### SUPPLIED DATA
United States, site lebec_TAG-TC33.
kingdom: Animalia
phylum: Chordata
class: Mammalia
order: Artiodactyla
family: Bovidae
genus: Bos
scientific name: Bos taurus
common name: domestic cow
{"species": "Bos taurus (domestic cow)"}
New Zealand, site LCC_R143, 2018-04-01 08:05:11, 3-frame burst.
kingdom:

==

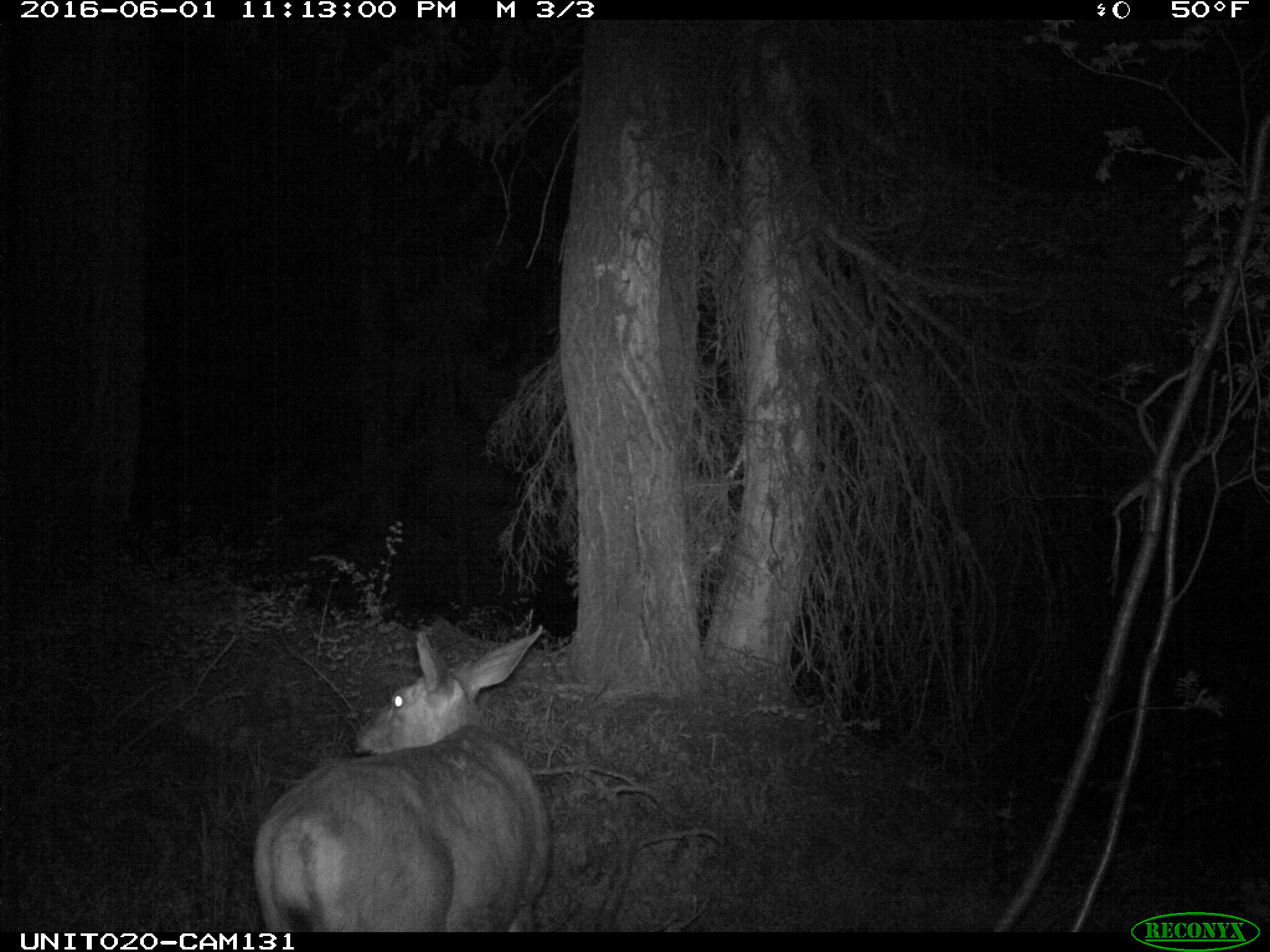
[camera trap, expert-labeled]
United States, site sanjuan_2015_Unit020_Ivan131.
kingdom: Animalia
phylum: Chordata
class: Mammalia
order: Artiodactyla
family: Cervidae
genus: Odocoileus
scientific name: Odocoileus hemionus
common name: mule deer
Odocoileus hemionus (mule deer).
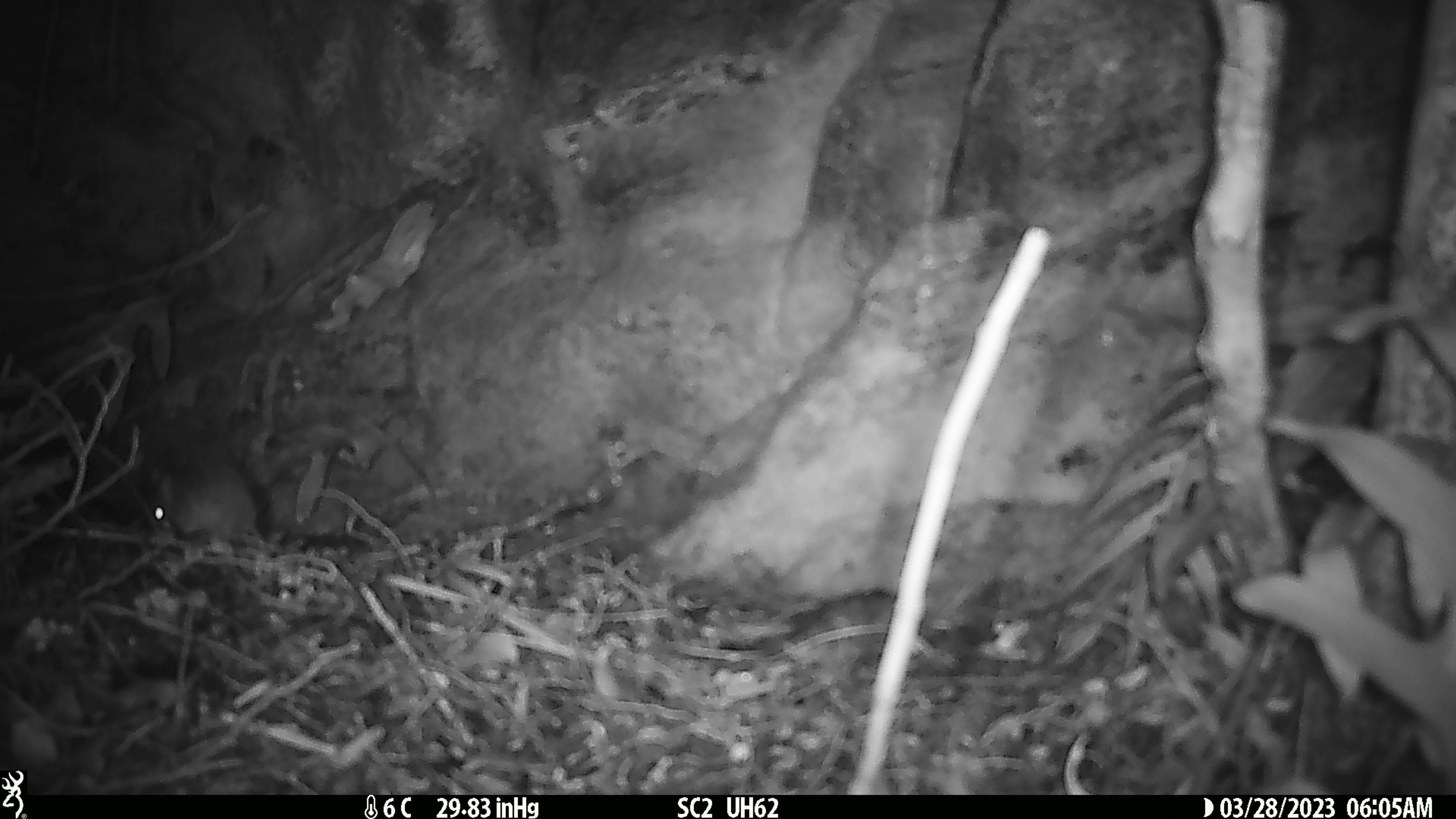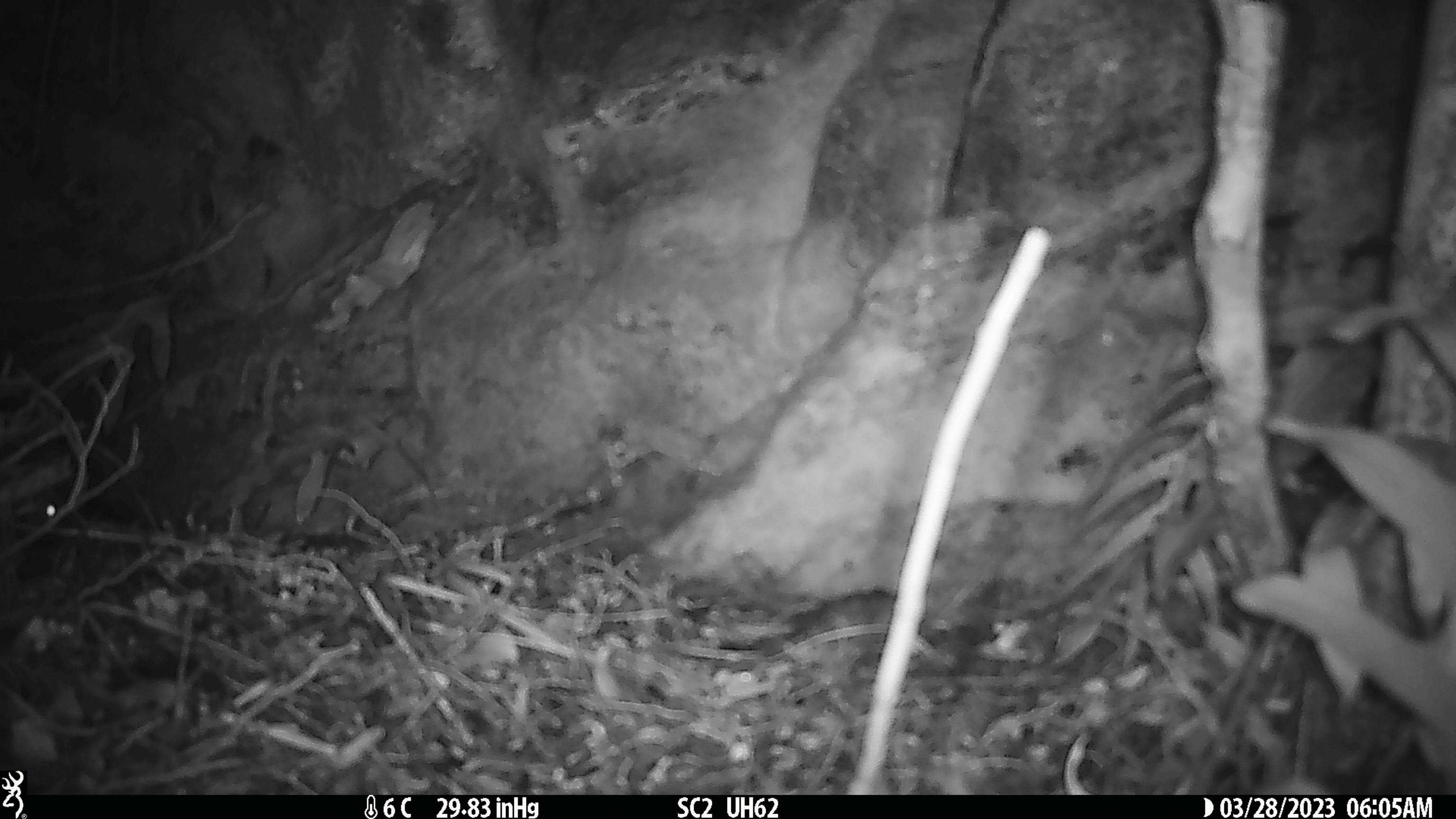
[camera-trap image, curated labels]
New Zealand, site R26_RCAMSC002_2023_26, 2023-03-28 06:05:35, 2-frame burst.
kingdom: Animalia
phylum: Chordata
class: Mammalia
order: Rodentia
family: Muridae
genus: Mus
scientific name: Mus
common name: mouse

* * *

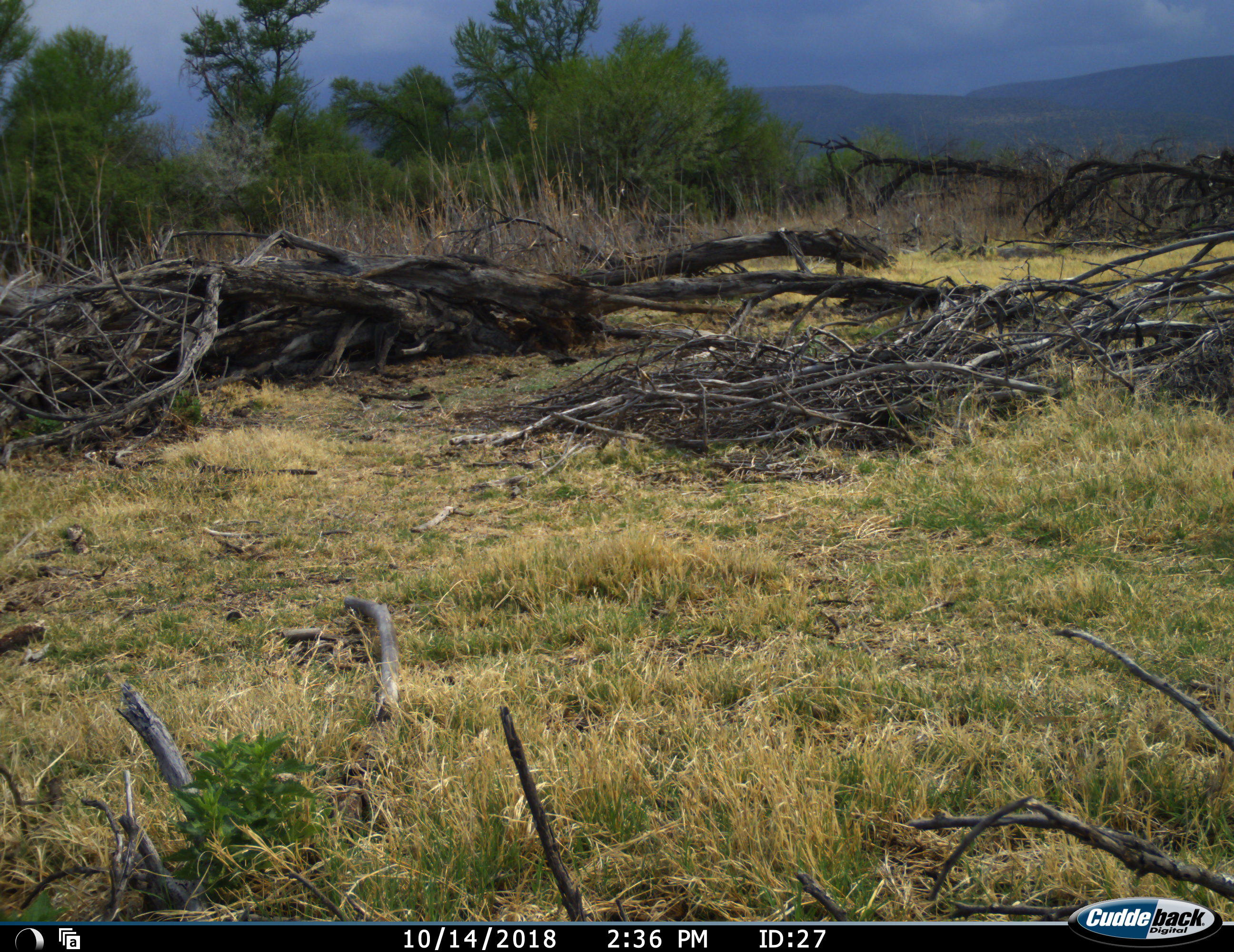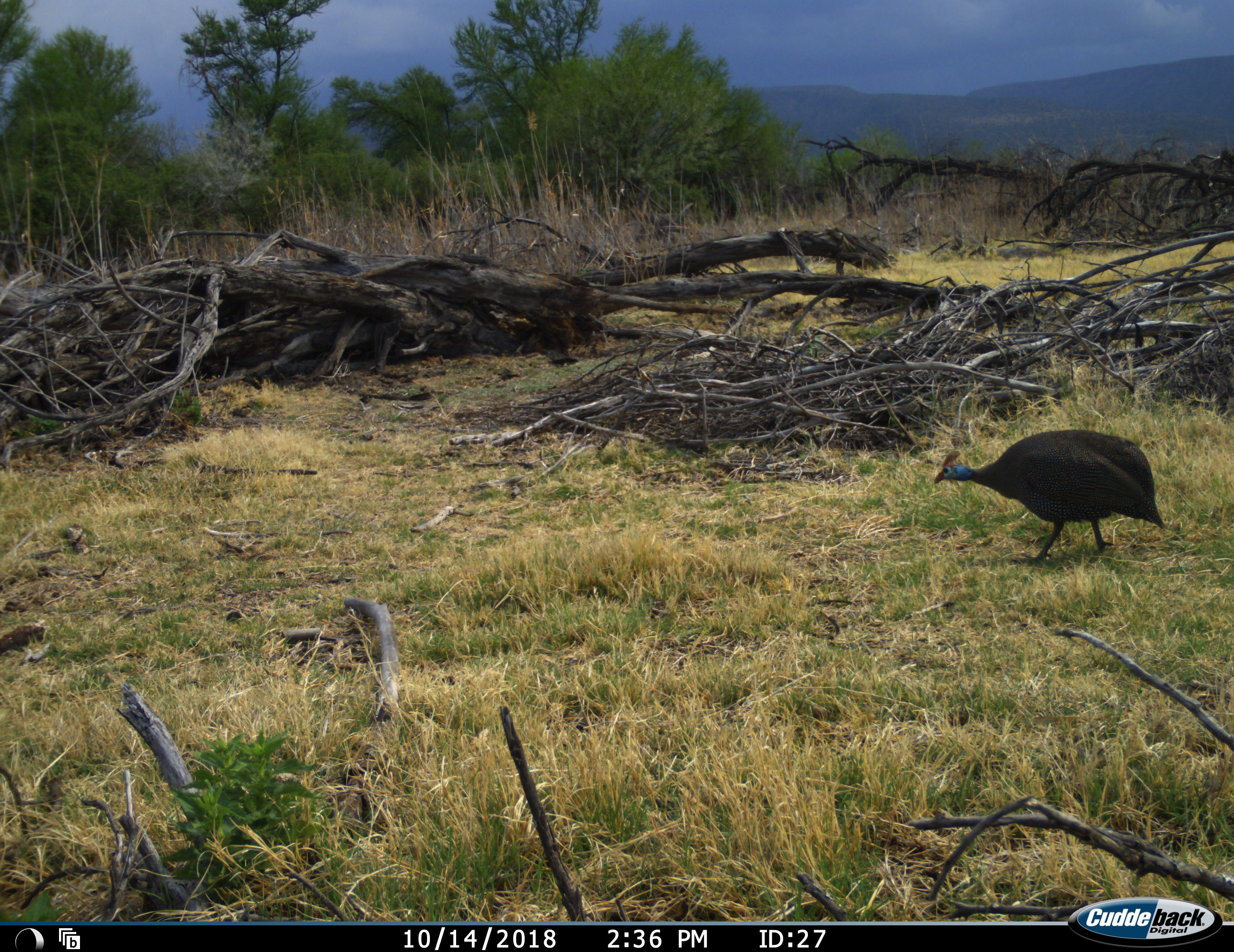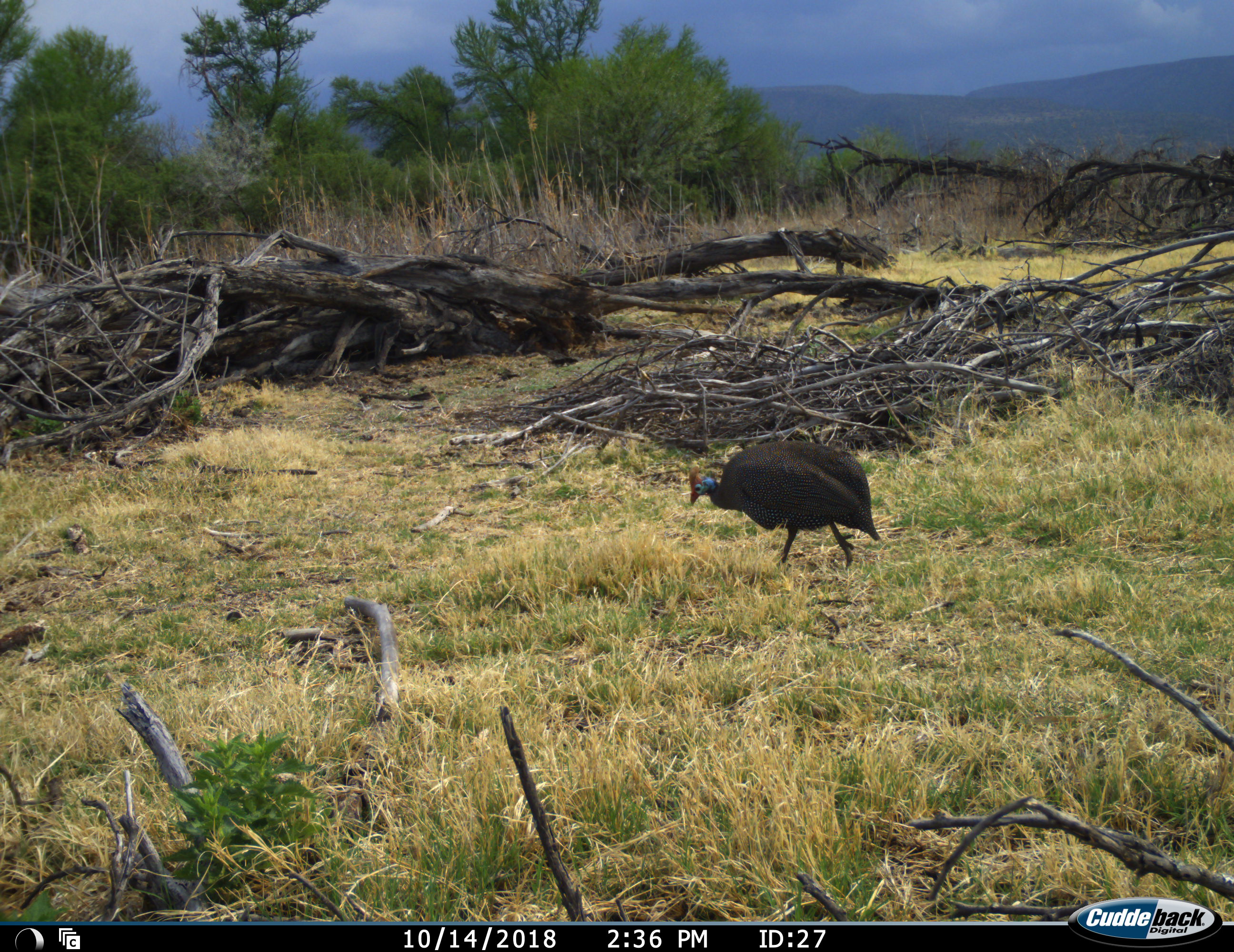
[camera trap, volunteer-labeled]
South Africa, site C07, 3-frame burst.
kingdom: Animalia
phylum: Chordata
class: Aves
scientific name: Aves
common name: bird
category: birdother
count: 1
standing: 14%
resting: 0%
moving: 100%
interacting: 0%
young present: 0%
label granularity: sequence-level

### WHAT THE EXERCISE ASKS
One stretch of the lines above is wanted, from the line that contains "order: Rodentia" through the line that contains "common name: mouse". Output it exactly.

### TASK ANSWER
order: Rodentia
family: Muridae
genus: Mus
scientific name: Mus
common name: mouse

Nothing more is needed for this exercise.